La discesa degli NPE
Considerando l’andamento degli stock di mercato degli NPE tra dicembre 2015 e giugno 2020, l’Osservatorio evidenzia un trend decrescente delle posizioni deteriorate: che passa da circa 300 miliardi di euro a poco più di 110 miliardi, con una riduzione più consistente tra il 2017 e il 2018.
Gli effetti delle cessioni
La contrazione più significativa è nello stock di sofferenze, più che dimezzato rispetto alla rilevazione iniziale del 2015: principalmente per effetto delle importanti operazioni di cessione di consistenti lotti di crediti inesigibili che hanno caratterizzato il periodo, a fronte di un calo molto più contenuto negli stock di Scaduti Deteriorati e Inadempienze Probabili. Difatti il sistema ha ceduto agli investitori circa il 60% dello stock iniziale (210 miliardi su 341 miliardi di euro).

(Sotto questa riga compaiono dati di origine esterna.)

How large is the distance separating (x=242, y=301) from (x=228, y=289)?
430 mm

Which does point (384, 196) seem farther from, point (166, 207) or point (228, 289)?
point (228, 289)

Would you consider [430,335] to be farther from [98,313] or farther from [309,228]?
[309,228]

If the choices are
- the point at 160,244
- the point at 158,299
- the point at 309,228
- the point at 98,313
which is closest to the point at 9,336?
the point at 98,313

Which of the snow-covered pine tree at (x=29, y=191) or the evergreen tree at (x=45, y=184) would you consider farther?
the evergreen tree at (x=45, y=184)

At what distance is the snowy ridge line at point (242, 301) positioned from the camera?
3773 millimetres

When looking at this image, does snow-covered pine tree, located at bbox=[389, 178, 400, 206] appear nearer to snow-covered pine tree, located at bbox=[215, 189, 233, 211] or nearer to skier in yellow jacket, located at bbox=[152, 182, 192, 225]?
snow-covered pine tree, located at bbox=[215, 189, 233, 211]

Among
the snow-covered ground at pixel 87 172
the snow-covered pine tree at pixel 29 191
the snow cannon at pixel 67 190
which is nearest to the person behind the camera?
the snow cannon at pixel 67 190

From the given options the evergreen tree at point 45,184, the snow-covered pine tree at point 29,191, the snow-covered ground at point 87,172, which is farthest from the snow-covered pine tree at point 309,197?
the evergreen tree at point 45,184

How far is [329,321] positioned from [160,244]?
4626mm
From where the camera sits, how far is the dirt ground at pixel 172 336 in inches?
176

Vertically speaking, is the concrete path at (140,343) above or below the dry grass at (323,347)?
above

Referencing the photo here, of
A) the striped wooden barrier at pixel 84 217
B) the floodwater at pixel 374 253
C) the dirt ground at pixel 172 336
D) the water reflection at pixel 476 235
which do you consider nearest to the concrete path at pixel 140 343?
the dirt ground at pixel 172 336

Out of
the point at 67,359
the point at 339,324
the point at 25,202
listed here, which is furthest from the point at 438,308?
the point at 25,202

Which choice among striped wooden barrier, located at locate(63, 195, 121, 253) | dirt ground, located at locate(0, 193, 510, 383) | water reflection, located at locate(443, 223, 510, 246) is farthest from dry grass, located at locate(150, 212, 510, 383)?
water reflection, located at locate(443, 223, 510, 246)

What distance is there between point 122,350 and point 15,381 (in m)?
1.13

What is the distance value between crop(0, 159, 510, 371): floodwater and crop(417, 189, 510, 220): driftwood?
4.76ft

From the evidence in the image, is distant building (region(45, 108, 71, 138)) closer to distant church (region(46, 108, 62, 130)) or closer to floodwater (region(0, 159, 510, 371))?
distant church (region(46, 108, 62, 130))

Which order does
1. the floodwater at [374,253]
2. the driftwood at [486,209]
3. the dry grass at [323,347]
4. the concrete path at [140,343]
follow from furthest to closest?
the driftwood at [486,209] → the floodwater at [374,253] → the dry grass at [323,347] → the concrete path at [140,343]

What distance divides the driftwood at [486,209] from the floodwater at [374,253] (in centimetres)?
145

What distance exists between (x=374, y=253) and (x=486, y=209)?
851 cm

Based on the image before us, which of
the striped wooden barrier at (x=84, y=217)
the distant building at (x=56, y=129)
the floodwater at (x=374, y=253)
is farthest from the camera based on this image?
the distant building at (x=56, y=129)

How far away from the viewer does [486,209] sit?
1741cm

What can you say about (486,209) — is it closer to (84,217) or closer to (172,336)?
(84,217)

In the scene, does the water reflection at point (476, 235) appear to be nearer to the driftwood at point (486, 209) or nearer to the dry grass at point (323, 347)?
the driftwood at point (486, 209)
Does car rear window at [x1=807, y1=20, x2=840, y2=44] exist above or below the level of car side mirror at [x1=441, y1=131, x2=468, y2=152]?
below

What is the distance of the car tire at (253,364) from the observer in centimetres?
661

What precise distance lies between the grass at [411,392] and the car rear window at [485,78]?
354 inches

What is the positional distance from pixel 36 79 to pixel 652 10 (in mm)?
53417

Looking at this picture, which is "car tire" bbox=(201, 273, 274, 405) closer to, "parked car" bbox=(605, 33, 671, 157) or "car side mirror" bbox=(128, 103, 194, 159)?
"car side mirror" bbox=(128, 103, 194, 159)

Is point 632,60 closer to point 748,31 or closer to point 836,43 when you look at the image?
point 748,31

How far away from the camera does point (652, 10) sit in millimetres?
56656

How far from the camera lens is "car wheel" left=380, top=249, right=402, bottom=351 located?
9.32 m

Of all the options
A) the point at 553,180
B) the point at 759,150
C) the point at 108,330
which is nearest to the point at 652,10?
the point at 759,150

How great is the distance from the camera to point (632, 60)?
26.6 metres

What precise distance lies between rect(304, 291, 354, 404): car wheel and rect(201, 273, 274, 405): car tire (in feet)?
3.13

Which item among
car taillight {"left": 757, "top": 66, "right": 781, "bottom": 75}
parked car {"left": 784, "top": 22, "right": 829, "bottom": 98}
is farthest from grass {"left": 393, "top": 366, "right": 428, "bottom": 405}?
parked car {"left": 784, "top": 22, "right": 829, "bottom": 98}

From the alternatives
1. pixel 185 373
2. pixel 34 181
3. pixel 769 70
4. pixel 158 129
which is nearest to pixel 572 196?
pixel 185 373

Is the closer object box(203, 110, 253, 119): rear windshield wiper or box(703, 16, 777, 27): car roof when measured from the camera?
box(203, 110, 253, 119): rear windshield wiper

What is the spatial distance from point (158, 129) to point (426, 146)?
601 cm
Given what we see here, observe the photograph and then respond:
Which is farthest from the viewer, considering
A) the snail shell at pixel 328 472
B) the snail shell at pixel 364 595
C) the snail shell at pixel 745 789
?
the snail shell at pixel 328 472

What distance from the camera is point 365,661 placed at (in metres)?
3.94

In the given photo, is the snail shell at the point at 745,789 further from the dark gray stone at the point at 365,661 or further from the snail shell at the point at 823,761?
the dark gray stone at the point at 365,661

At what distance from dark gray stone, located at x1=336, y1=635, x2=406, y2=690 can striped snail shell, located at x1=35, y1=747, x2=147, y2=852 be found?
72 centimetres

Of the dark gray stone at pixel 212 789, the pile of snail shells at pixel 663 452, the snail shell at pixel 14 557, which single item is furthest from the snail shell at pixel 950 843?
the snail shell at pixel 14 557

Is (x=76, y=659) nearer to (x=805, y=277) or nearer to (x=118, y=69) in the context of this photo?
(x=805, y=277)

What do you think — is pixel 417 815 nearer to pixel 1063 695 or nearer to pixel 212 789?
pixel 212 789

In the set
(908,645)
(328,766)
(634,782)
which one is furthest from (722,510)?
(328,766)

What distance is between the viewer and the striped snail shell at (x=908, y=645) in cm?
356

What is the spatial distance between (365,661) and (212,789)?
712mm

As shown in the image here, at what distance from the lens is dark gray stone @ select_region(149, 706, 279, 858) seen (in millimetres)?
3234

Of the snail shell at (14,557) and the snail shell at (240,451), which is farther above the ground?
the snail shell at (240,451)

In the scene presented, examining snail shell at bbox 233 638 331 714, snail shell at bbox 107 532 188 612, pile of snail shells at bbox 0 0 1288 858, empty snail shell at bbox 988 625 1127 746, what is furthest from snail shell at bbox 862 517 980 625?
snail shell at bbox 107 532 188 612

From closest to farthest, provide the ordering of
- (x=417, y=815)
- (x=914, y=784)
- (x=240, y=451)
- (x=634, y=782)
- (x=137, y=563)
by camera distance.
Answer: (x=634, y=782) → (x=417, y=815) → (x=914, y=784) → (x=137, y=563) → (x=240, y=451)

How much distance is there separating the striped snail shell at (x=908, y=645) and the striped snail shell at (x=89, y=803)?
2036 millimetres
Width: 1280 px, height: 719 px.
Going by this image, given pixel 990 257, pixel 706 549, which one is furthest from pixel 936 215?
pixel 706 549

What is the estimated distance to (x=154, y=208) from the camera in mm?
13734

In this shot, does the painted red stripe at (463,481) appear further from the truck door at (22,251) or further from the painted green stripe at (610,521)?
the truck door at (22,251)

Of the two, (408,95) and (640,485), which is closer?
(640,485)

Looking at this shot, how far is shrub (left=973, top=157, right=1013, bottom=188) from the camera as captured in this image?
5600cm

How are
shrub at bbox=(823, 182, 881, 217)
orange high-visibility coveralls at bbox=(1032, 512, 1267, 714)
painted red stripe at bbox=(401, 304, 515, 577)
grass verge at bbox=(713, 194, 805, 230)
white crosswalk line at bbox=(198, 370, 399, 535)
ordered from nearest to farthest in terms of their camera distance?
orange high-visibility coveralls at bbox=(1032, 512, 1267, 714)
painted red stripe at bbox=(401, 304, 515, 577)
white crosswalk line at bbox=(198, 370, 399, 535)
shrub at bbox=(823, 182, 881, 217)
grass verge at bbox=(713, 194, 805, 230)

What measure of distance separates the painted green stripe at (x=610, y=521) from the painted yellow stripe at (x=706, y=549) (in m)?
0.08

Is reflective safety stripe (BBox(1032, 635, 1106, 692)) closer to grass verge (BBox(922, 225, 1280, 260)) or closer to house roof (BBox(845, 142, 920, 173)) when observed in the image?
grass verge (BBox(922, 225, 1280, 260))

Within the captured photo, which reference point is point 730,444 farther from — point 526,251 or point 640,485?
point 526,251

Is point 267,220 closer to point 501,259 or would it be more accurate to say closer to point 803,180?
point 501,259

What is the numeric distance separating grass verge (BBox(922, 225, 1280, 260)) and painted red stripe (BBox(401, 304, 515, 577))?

Crediti deteriorati e società non finanziarie
Altro dato importante. Il 77% dei crediti deteriorati presenti sul mercato a giugno 2020 è imputabile alle Società non Finanziarie (cioè società di capitali, società di persone e società semplici o di fatto con più di 5 addetti), con uno stock in netta contrazione rispetto a dicembre 2015, dovuto principalmente alla riduzione delle sofferenze. Lo stock di sofferenze per le Società non finanziarie a giugno risultava pari a 45,7 miliardi.
I dati sulle famiglie
Alle Famiglie produttrici (che comprendono imprese individuali e società semplici) è invece imputabile l’8% dello stock di crediti deteriorati rilevato a giugno 2020 (5,8 miliardi di euro), mentre alle Famiglie consumatrici è riferibile il rimanente 15% dello stock (8 miliardi). Per quest’ultima categoria è più rilevante la quota di Scaduto/Deteriorato, che rappresenta circa l’11% del totale delle posizioni deteriorate rilevate a giugno 2020.